I am trying to remove all rows that contain NaN values from a dataframe. However, I have realized that using df.dropna(axis='rows'), but using df.drop(index=np.where(df.isnull().sum()!=0)[0], axis='index') gives different result. The former removes fewer rows than the later.

For example, my initial dataframe has 80 cols and 91713 rows.

  • If I use dropna() the resulting dataframe has 80 cols and 91639 rows (e.g. 74 rows were dropped).
  • If I instead use drop() the new shape is 80 cols and 56935 rows (e.g. 34778 were dropped).

Is there something wrong with how I am getting the indices to input to df.drop()? I do get 74 columns if I just look at the number of indices I am dropping with that method. E.g with df_nulls = df.iloc[np.where(df.isnull().sum()!=0)[0]], df_nulls.shape[0] is 74.

Update: I know there is definitely something wrong with the df.drop() method because when I try to run further processing on the data I get errors related to the there still being NaNs. But why would np.where(df.isnull().sum()!=0) not find all the NaN values?

Update 2: it is certainly just something wrong with my indexing (see below), but shouldn't iloc give the rows?

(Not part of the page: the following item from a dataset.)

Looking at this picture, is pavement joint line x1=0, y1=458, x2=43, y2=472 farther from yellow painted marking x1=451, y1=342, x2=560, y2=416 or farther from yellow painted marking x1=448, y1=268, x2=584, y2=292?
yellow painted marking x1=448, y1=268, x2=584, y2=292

indices_rows_with_nulls = np.where(df.isnull().sum()!=0)[0] 
df_nulls = df.iloc[indices_rows_with_nulls] 
print('df.shape: '  str(df.shape) '   df_nulls.shape: '  str(df_nulls.shape))
indices_rows_without_nulls = np.where(df.isnull().sum()==0)[0] 
df_no_nulls = df.iloc[indices_rows_without_nulls]
print('df.shape: '  str(df.shape) '   df_no_nulls.shape: '  str(df_no_nulls.shape))

gives

df.shape: (91713, 80)   df_nulls.shape: (74, 80)
df.shape: (91713, 80)   df_no_nulls.shape: (6, 80)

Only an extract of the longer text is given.